Start of Given data

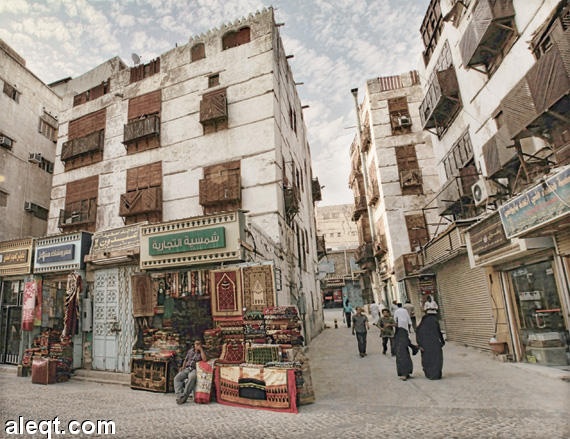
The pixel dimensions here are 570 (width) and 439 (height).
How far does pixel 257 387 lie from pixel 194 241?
4.10m

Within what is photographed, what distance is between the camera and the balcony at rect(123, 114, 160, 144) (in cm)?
1530

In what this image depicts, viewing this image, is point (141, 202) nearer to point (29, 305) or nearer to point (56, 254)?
point (56, 254)

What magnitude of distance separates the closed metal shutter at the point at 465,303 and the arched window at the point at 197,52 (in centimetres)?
1461

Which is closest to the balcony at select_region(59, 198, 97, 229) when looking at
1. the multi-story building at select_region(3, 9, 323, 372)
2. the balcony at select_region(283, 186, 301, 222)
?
the multi-story building at select_region(3, 9, 323, 372)

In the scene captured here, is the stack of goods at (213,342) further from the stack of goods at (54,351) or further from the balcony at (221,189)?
the balcony at (221,189)

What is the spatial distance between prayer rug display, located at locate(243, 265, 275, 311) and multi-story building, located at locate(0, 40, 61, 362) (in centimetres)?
1361

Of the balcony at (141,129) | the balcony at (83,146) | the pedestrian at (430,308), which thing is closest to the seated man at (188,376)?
the pedestrian at (430,308)

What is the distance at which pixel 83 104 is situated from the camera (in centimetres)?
1811

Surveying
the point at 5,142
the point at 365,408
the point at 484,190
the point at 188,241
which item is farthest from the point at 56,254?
the point at 484,190

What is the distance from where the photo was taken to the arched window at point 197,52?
16.0 meters

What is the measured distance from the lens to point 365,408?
19.1 ft

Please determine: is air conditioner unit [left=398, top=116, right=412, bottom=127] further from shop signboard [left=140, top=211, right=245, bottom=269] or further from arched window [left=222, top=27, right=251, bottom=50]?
shop signboard [left=140, top=211, right=245, bottom=269]

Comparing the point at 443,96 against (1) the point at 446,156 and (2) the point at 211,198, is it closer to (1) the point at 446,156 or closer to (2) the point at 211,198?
(1) the point at 446,156

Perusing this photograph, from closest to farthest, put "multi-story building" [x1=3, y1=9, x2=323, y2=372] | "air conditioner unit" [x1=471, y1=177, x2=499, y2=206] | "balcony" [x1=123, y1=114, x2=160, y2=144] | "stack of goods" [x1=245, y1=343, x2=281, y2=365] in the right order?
"stack of goods" [x1=245, y1=343, x2=281, y2=365] → "multi-story building" [x1=3, y1=9, x2=323, y2=372] → "air conditioner unit" [x1=471, y1=177, x2=499, y2=206] → "balcony" [x1=123, y1=114, x2=160, y2=144]
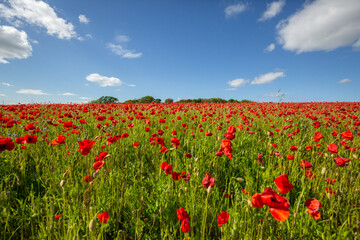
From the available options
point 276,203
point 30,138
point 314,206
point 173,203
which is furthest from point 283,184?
point 30,138

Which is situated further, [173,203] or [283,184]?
[173,203]

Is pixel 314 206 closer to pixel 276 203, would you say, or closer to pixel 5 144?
pixel 276 203

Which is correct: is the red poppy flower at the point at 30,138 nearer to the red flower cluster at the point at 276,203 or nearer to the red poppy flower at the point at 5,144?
the red poppy flower at the point at 5,144

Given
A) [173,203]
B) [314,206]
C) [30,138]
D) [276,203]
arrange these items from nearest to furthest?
[276,203] < [314,206] < [173,203] < [30,138]

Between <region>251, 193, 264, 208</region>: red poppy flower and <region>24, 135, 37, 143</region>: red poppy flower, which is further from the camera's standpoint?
<region>24, 135, 37, 143</region>: red poppy flower

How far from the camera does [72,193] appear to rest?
5.74 ft

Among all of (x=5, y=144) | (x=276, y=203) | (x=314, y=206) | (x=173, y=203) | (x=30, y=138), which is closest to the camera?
(x=276, y=203)

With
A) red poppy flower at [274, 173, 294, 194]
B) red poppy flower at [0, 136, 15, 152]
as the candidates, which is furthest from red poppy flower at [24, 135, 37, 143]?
red poppy flower at [274, 173, 294, 194]

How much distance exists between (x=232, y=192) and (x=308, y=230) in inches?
31.5

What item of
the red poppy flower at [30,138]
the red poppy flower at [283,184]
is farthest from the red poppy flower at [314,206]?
the red poppy flower at [30,138]

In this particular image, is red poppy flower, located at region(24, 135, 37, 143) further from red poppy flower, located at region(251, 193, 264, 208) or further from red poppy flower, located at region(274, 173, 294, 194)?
red poppy flower, located at region(274, 173, 294, 194)

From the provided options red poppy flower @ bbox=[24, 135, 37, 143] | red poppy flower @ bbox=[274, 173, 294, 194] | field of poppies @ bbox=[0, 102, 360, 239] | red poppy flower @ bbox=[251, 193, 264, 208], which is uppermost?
red poppy flower @ bbox=[24, 135, 37, 143]

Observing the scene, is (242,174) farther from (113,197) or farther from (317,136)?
(113,197)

End of Given data

Copy out the whole listing exactly, and don't carry over any pictures.

▶ **Answer**
The pixel dimensions here are 570 (width) and 439 (height).
How far does pixel 257 387 lie from pixel 194 241?
4.10m

Within what is photographed, what distance is between the camera and the balcony at rect(123, 114, 160, 144) (in cm)?
1530

In what this image depicts, viewing this image, is point (141, 202) nearer to point (29, 305) or nearer to point (56, 254)?
point (56, 254)

What magnitude of distance separates the closed metal shutter at the point at 465,303 and the arched window at the point at 197,52 (in centimetres)?
1461

Which is closest to the balcony at select_region(59, 198, 97, 229) when looking at
1. the multi-story building at select_region(3, 9, 323, 372)
2. the balcony at select_region(283, 186, 301, 222)
?
the multi-story building at select_region(3, 9, 323, 372)

In the scene captured here, is the stack of goods at (213,342) further from the stack of goods at (54,351) or further from the balcony at (221,189)?
the balcony at (221,189)

What is the spatial distance between prayer rug display, located at locate(243, 265, 275, 311) and multi-story building, located at locate(0, 40, 61, 362) (in centimetres)?
1361

Of the balcony at (141,129) | the balcony at (83,146) | the pedestrian at (430,308), which thing is closest to the seated man at (188,376)?
the pedestrian at (430,308)

What is the distance at which pixel 83 104 is situated from the camera (in centimetres)?
1811

Surveying
the point at 5,142
the point at 365,408
the point at 484,190
the point at 188,241
which item is farthest from the point at 56,254?
the point at 484,190

What is the distance from where the photo was taken to the arched window at point 197,52?
16.0 meters

What is the measured distance from the lens to point 365,408?
19.1 ft

Please determine: is air conditioner unit [left=398, top=116, right=412, bottom=127] further from shop signboard [left=140, top=211, right=245, bottom=269] or further from arched window [left=222, top=27, right=251, bottom=50]?
shop signboard [left=140, top=211, right=245, bottom=269]

Comparing the point at 443,96 against (1) the point at 446,156 and (2) the point at 211,198, is it closer to (1) the point at 446,156 or closer to (2) the point at 211,198?
(1) the point at 446,156

Perusing this photograph, from closest to farthest, put "multi-story building" [x1=3, y1=9, x2=323, y2=372] | "air conditioner unit" [x1=471, y1=177, x2=499, y2=206] | "balcony" [x1=123, y1=114, x2=160, y2=144] | "stack of goods" [x1=245, y1=343, x2=281, y2=365] in the right order?
"stack of goods" [x1=245, y1=343, x2=281, y2=365] → "multi-story building" [x1=3, y1=9, x2=323, y2=372] → "air conditioner unit" [x1=471, y1=177, x2=499, y2=206] → "balcony" [x1=123, y1=114, x2=160, y2=144]
From the available options
point 276,203
point 30,138
point 314,206
point 173,203
which is furthest from point 283,184?
point 30,138

Which is situated further, [173,203] or [283,184]?
[173,203]

Is pixel 314 206 closer to pixel 276 203, would you say, or closer to pixel 5 144?
pixel 276 203

Which is correct: is the red poppy flower at the point at 30,138 nearer to the red flower cluster at the point at 276,203 or nearer to the red poppy flower at the point at 5,144?
the red poppy flower at the point at 5,144

Given
A) [173,203]
B) [314,206]
C) [30,138]
D) [276,203]
arrange these items from nearest to furthest?
[276,203] < [314,206] < [173,203] < [30,138]

Between <region>251, 193, 264, 208</region>: red poppy flower and <region>24, 135, 37, 143</region>: red poppy flower, which is further from the camera's standpoint?
<region>24, 135, 37, 143</region>: red poppy flower

How far from the camera does [72,193] appear to rest?
5.74 ft

Among all of (x=5, y=144) | (x=276, y=203) | (x=314, y=206) | (x=173, y=203) | (x=30, y=138), which is closest to the camera?
(x=276, y=203)

With
A) red poppy flower at [274, 173, 294, 194]
B) red poppy flower at [0, 136, 15, 152]
as the candidates, which is furthest from red poppy flower at [24, 135, 37, 143]?
red poppy flower at [274, 173, 294, 194]

How much distance exists between (x=232, y=192) and (x=308, y=230) in inches?
31.5

What item of
the red poppy flower at [30,138]
the red poppy flower at [283,184]
is farthest from the red poppy flower at [314,206]?
the red poppy flower at [30,138]

In this particular image, is red poppy flower, located at region(24, 135, 37, 143) further from red poppy flower, located at region(251, 193, 264, 208) or further from red poppy flower, located at region(274, 173, 294, 194)?
red poppy flower, located at region(274, 173, 294, 194)

From the provided options red poppy flower @ bbox=[24, 135, 37, 143] | red poppy flower @ bbox=[274, 173, 294, 194] | field of poppies @ bbox=[0, 102, 360, 239] | red poppy flower @ bbox=[251, 193, 264, 208], which is uppermost?
red poppy flower @ bbox=[24, 135, 37, 143]

Observing the scene, is (242,174) farther from (113,197) or farther from (317,136)?
(113,197)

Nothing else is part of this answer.